** To do **
[1] In the GWAS dashboard text, rewrite the paragraph beginning "The dashboard is under perpetual development" more briefly, keeping its main facts.
[2] Write a continuation of the GWAS dashboard text, starting from its last sentence.

** Study text **
----------------------------------------
About
This interactive dashboard monitors the diversity of participants across all published Genome Wide Association Studies (GWAS), the primary technique used for genetic discovery. The objective of a GWAS is to identify statistical associations between a set of genetic variants across different individuals (Single Nucleotide Polymorphisms, or 'SNPs') with specific traits of interest. This monitor is an extension of our earlier project, 'The Scientometrics of Genome Wide Association Studies' published in Communications Biology in January 2019. As there, we leverage the magnificent dataset curated by the NHGRI-EBI Catalog (subject to their licensing information which can be found here ). The dashboard itself is a combination of Python (Flask) and JavaScript (D3), designed to be used in modern web browsers for presentation. An earlier prototype appears here, with the full code base available for replication on GitHub. We are actively encouraging community-based suggestions and contributions. The backend code checks daily for updates to the NHGRI-EBI Catalog, writing to logs and refreshing the dataset which powers the dashboard as appropriate.
The dashboard is under perpetual development and review, but is currently comprised of two global widgets: METRIC (which toggles whether we are evaluating by number of studies or by number of participants), and STAGE (which determines whether we are considering the discovery or replication phase of research). Local widgets also toggle the 'EFO Parent Term', the 'Broader' ancestry category, and 'Year' (related to year of study). Due to the relatively small size of the dataset, not all widgets apply to each figure, and we describe our design choices below:
-
Summary Breakdown: Total GWAS participants diversity. Shown in the upper left panel, this displays summary statistics without any filtering (over time, ancestry, traits, or otherwise).
-
Bubble Plot: Ancestry over time by parent term. This graphic in the upper middle panel provides a granular overview of all GWAS in the Catalog, mapping onto EFO Parent terms. In addition to being affected by the STAGE global widget, it also allows a finer, more granular search term based on individual EFO Traits (and combinations thereof). Clicking on the individual bubbles provides detailed study information (including Unique Identifiers provided by the and links out to the relevant PubMed page.
----------------------------------------
** Data **
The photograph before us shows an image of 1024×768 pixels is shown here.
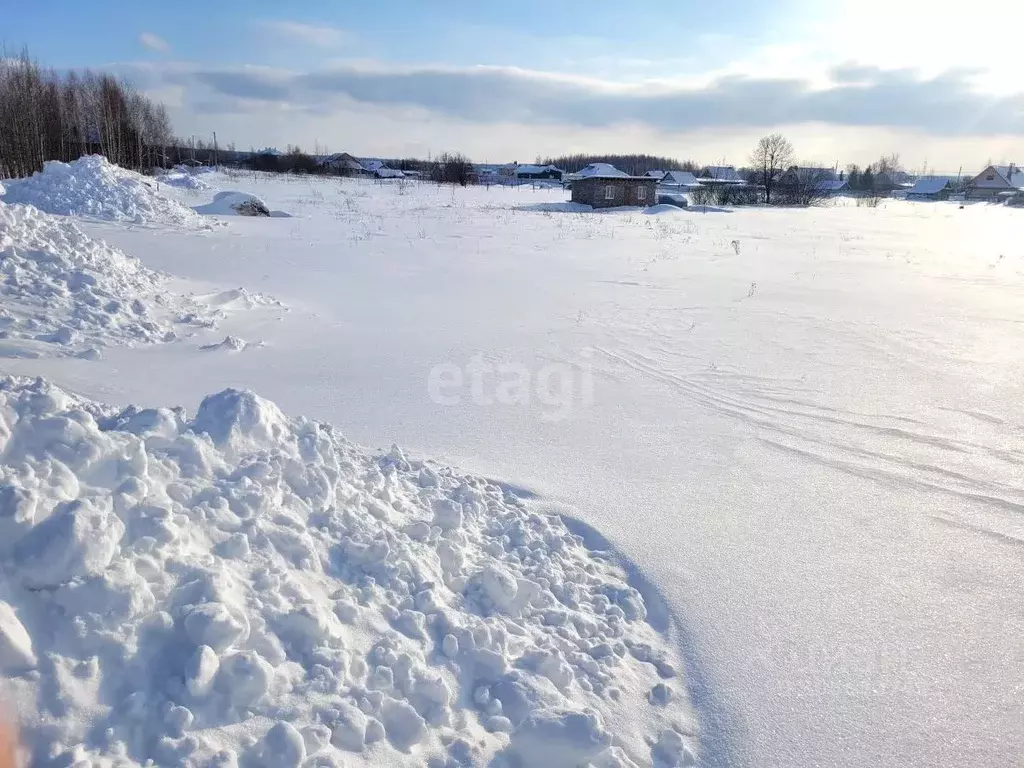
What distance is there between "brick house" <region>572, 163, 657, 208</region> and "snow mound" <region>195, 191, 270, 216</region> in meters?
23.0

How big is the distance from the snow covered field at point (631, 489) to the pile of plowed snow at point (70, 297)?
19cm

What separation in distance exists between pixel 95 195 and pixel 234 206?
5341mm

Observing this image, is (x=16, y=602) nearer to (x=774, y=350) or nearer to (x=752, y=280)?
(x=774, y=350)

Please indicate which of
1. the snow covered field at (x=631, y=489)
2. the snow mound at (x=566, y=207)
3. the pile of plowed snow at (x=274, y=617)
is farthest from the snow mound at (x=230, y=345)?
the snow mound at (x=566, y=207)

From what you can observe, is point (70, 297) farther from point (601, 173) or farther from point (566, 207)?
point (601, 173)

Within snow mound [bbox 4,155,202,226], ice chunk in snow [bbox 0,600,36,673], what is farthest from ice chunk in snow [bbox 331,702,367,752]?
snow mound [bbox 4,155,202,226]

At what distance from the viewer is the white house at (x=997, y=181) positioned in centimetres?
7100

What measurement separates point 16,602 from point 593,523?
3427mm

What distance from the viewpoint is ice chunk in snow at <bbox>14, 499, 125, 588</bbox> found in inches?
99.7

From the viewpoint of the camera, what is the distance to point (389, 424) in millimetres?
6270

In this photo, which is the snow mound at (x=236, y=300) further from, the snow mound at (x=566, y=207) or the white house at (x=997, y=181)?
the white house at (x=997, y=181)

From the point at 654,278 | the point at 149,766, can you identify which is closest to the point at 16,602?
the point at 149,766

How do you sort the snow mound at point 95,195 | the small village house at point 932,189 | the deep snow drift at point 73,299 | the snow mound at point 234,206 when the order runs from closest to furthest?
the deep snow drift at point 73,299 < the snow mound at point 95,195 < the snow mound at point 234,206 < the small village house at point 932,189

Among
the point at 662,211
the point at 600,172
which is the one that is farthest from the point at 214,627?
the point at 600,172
----------------------------------------
** Results for each task **
[1] The dashboard is still under continual development and review. It has two global widgets: METRIC, which switches between counting studies and counting participants, and STAGE, which selects the discovery or replication phase of research. Local widgets toggle the 'EFO Parent Term', the 'Broader' ancestry category, and 'Year'. Because the dataset is relatively small, not every widget applies to every figure.

[2]
-
Time Series Plot: Participants across all parent terms. This figure in the upper right panel displays how 'Broader Ancestry' varies over time across the two global widgets. Note that we do not divide by the ‘Parent Term’ widget here due to the fact that that least studied ancestry categories are relatively absent by this level of disaggregation. The tickbox for 'Include not recorded' provides a robustness check with respect to how we are mapping our 'Broader Ancestry' field.
-
Heatmap: Parent term by 'broader' ancestry. This figure in the bottom left panel displays maps studies across both STAGE and METRIC, broken down into each of the individual 'Broader Ancestry' and 'Parent Terms' across each of the years in the dataset. Hovering over the figure reveals numbers by each category.
-
Choropleth Map.Due to the sparsity of countries recruited from across all EFO Parent terms, this figure draws from the two global widgets, adjustable by Year only. Polygon data are available from here. Hovering over the figure provides the name of the country and number of participants.
-
Doughnut Chart. This figure displays the percent of 'Broader Ancestry' by 'Parent Term' across both the global widgets. A 'Show'/'Hide' toggle reveals an inset graph of the breakdown of associations discovered across all EFO Parent terms at the discovery stage alone.